* _TASK BRIEF_:
Start at the top and transcribe every record through the final line exactly.

Records from a collection
[Start of Attachment]

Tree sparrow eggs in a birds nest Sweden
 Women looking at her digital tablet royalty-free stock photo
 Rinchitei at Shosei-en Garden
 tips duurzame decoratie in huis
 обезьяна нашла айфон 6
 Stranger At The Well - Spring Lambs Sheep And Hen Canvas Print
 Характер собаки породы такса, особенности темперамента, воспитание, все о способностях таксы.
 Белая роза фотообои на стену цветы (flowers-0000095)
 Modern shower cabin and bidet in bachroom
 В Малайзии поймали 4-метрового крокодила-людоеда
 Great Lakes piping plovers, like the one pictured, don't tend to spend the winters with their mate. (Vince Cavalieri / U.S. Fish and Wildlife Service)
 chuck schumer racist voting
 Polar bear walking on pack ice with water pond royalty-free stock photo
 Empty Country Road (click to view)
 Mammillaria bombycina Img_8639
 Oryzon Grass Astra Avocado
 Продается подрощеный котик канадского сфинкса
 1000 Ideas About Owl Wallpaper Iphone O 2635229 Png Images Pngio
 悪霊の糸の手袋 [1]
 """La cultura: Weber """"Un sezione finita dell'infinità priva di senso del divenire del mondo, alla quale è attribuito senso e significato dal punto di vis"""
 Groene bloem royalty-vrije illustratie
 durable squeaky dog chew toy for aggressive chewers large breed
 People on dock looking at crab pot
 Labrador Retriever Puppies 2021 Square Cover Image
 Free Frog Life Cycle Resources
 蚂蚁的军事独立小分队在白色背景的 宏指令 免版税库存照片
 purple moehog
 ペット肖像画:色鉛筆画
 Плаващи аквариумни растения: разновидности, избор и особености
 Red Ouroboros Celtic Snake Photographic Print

[End of Attachment]

* _THE ANSWER_:
Tree sparrow eggs in a birds nest Sweden
 Women looking at her digital tablet royalty-free stock photo
 Rinchitei at Shosei-en Garden
 tips duurzame decoratie in huis
 обезьяна нашла айфон 6
 Stranger At The Well - Spring Lambs Sheep And Hen Canvas Print
 Характер собаки породы такса, особенности темперамента, воспитание, все о способностях таксы.
 Белая роза фотообои на стену цветы (flowers-0000095)
 Modern shower cabin and bidet in bachroom
 В Малайзии поймали 4-метрового крокодила-людоеда
 Great Lakes piping plovers, like the one pictured, don't tend to spend the winters with their mate. (Vince Cavalieri / U.S. Fish and Wildlife Service)
 chuck schumer racist voting
 Polar bear walking on pack ice with water pond royalty-free stock photo
 Empty Country Road (click to view)
 Mammillaria bombycina Img_8639
 Oryzon Grass Astra Avocado
 Продается подрощеный котик канадского сфинкса
 1000 Ideas About Owl Wallpaper Iphone O 2635229 Png Images Pngio
 悪霊の糸の手袋 [1]
 """La cultura: Weber """"Un sezione finita dell'infinità priva di senso del divenire del mondo, alla quale è attribuito senso e significato dal punto di vis"""
 Groene bloem royalty-vrije illustratie
 durable squeaky dog chew toy for aggressive chewers large breed
 People on dock looking at crab pot
 Labrador Retriever Puppies 2021 Square Cover Image
 Free Frog Life Cycle Resources
 蚂蚁的军事独立小分队在白色背景的 宏指令 免版税库存照片
 purple moehog
 ペット肖像画:色鉛筆画
 Плаващи аквариумни растения: разновидности, избор и особености
 Red Ouroboros Celtic Snake Photographic Print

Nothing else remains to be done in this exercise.